## [TASK GOAL]
Extend the passage on DataOps and drawing business value from data, picking up right after its final sentence.

How is business value derived from collected data? This is dependent upon the human talent skilled in the various aspects of data management, just as software engineering talent was the key to extracting transactional business value out of the line-of-business systems architected and coded to meet the previous generation of business needs. In fact, code artifacts such as algorithms, mobile device apps, and data models become types of data that fall under the governance and management of the newly formed data team. By treating code as a type of institutional data, an IT team starts to show the signs of driving new business value from a data-first mindset. Those code artifacts can be revised, deployed, and expunged properly as raw materials used to fuel the digital business.

This is similar to the approach taken by DevOps when architecting a development pipeline. Data pipelines, such as the one described in Figure 4-1, require similar processes; thus, many of the practices common to DevOps and SRE operations regarding the use of tooling to deliver business outcomes faster can be applied to DataOps. DataOps is a relatively young practice but, like DevOps and SRE, promises to transform traditional processes into modern, more efficient ways of working.

## [STORED DATA]
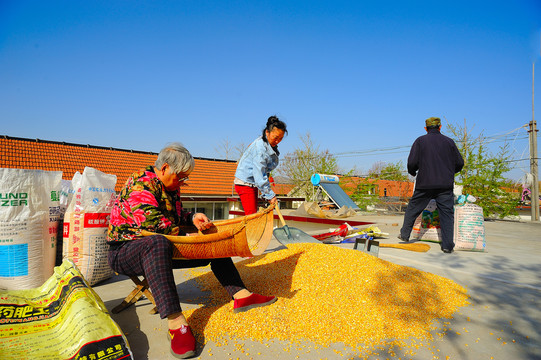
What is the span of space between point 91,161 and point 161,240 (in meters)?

## [FINAL RESULT]
Figure 4-1. A typical data pipeline with automation to enable real-time operations

At the platform layer, an effective architecture accommodates the requirements for data acquisition, protection, management, processing, and exposure. In contrast to being a relatively static transactional asset (e.g., customer profiles and history) with engineering resources assigned to maintain a system or systems, data becomes a dynamic raw material that merits its own engineering resources assigned to curate, search, analyze, and process to solve problems, discover insights, and enrich over time. This will naturally create a tension as competition between traditional software engineers and data-focused engineers with skills across data design, data curation, and data science rises. Investing in data talent shifts the organization to become more innovative and able to leverage its data assets.

In terms of the design for the new data and insights platform, a composite architecture takes into consideration the location of data, the types of insights that can be gained from a given data set, the availability of processing and storage, and the relative cost of storing, moving, and processing data at various locations. Unlike traditional customer and business data, which is typically consolidated in a central location, operational data is likely to be more distributed.

For example, some of the data will be processed at the edge by using ML designed for real-time or near real-time decisions based on appropriate AI/ML models. About 35% of organizations expect edge computing to support real-time data processing and analysis, where responses within 20 milliseconds are critical.10 This is often a requirement in the manufacturing and healthcare industries. A subset of this data will be aggregated for processing and analytics suited for queries that use other types of AI/ML models to discover a different set of insights in line with the needs of that higher aggregation point. Ultimately, the longest-held data will be stored in the most centralized locations specializing in analysis at the highest order of scope. A good example today is ServiceNow, which offers a platform for operational information.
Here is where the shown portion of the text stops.